Verify the to_did on the envelope matches what the receiver is polling for. Mismatched DIDs queue the envelope under a DID the receiver never asks about.
Check relay_queue_size{did="<receiver>"} — if it's non-zero, the envelope is queued correctly and the problem is on the receiver side.
Check relay_oldest_envelope_seconds{did="<receiver>"} — very large values mean the receiver has been offline since that timestamp.

Relay restarts lose in-flight envelopes

Expected behavior with the in-memory queue. The in-memory queue doesn't persist across restarts. Senders retain outbound envelopes locally (default 7 days) and redeliver on their next federation sweep. No data is lost at the system level — only the in-flight window between deposit and receive is reset.

To eliminate this, wait for the SQLite-backed durable queue (on the roadmap).

High cardinality on `relay_deposits_total`

If you have many distinct sender DIDs, the {from_did, to_did} label pair can produce a cardinality explosion in Prometheus storage. Mitigations:

Use Prometheus metric_relabel_configs to drop the from_did label and keep only to_did.
Run the relay inside a trust boundary (single-tenant deployments have a bounded set of sender DIDs).
For multi-tenant public-relay deployments, consider switching to a histogram-based approach — a continuation task will add this.

Backup and restore

The in-memory queue has no durable state to back up. A persistent SQLite backend is on the roadmap; when that ships:

Snapshot with sqlite3 <path> ".backup <dest>" — online-safe.
Restore by stopping the relay, copying the backup file into place, and starting again.

Senders retain outbound envelopes independently of the relay, so even total queue loss at the relay is recoverable from the sender side (within each sender's retention window).

Upgrading

# Docker
docker pull ghcr.io/syncropic/syncropel-relay:latest
docker stop syncropel-relay && docker rm syncropel-relay
docker run -d --name syncropel-relay --restart unless-stopped \
  -p 8080:8080 ghcr.io/syncropic/syncropel-relay:latest

# systemd
curl -fsSL https://releases.syncropic.com/spl-rust/latest/syncropel-relay-linux-x86_64 \
  -o /tmp/syncropel-relay
sudo install -m 0755 /tmp/syncropel-relay /usr/local/bin/syncropel-relay
sudo systemctl restart syncropel-relay

In-flight envelopes are lost during restart (in-memory queue). For zero-downtime upgrades, wait for the SQLite backend and run two instances behind a load balancer with sticky-per-DID routing.

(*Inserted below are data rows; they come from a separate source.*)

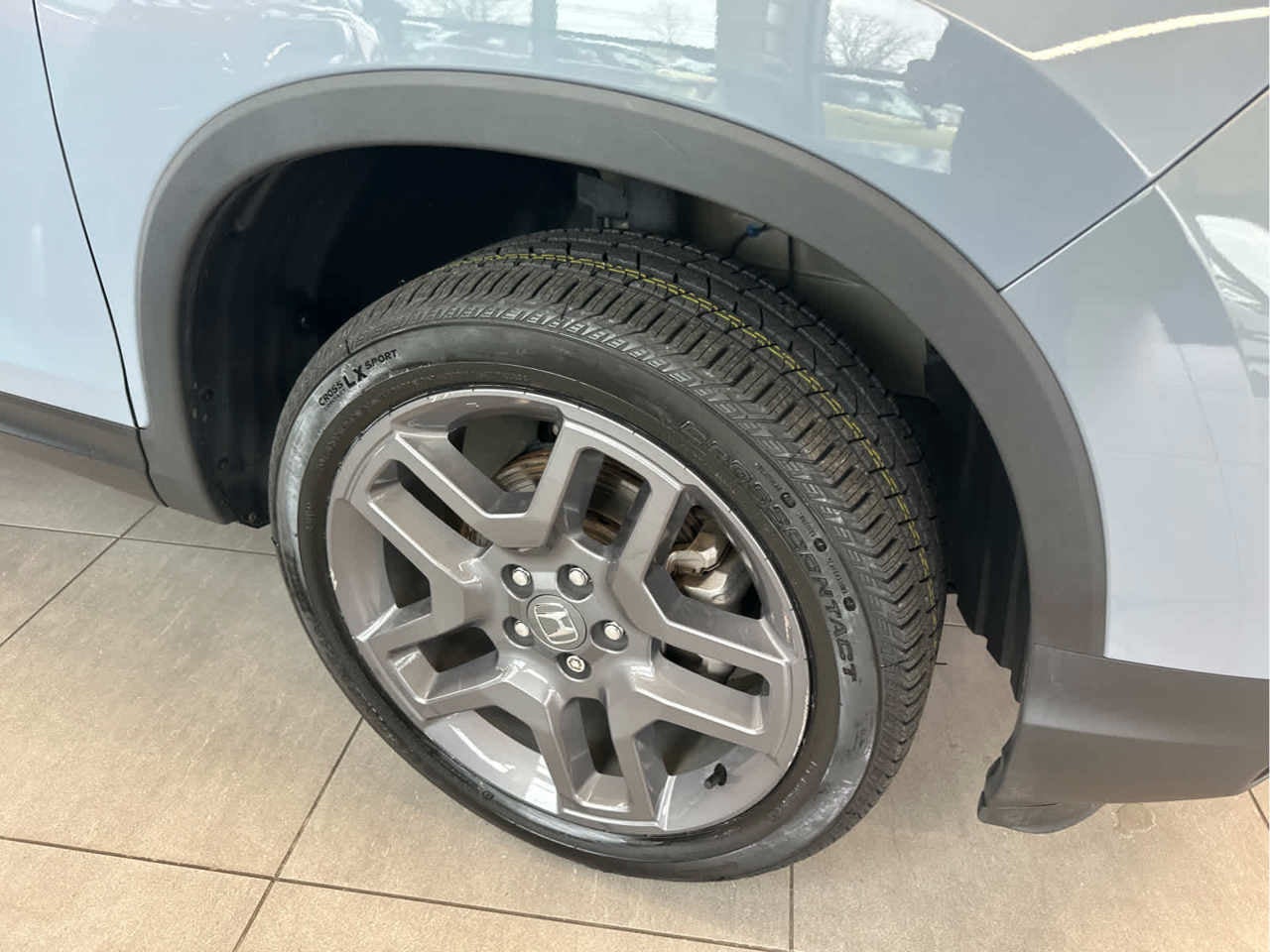 2023 Honda Passport EX-L AWD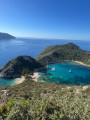 Afionas dans l'île de Corfou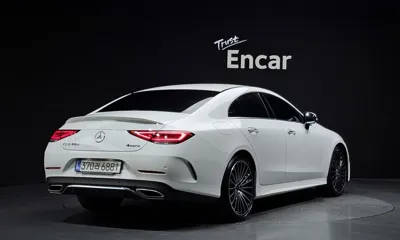 Mercedes-Benz CLS-Class 2023, 62378 км, за 52300000 KRW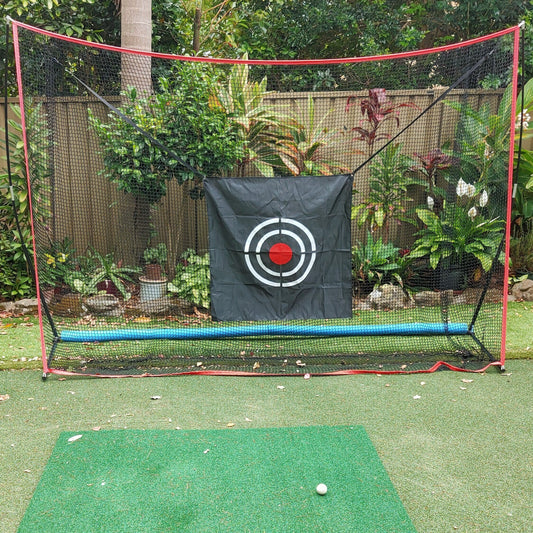 Golf Practice Net Target Cloth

Privacy posture — what you can and can't see as operator

You can see (by virtue of serving traffic):

Sender DID, receiver DID, envelope size, deposit timestamp, delivery timestamp
Whether an envelope is plain or mls encoded (one-bit leak)
Queue depth per receiver, which implies rough liveness patterns

You cannot see (by protocol design):

Envelope body contents when encoding: mls
Record-level semantics (what threads, what actors, what acts)
Correlation between envelopes and higher-level coordination — the relay is a dumb forwarder

Operators running public relays are expected to publish a transparency statement describing what metadata is retained and for how long. No default policy — this is your call.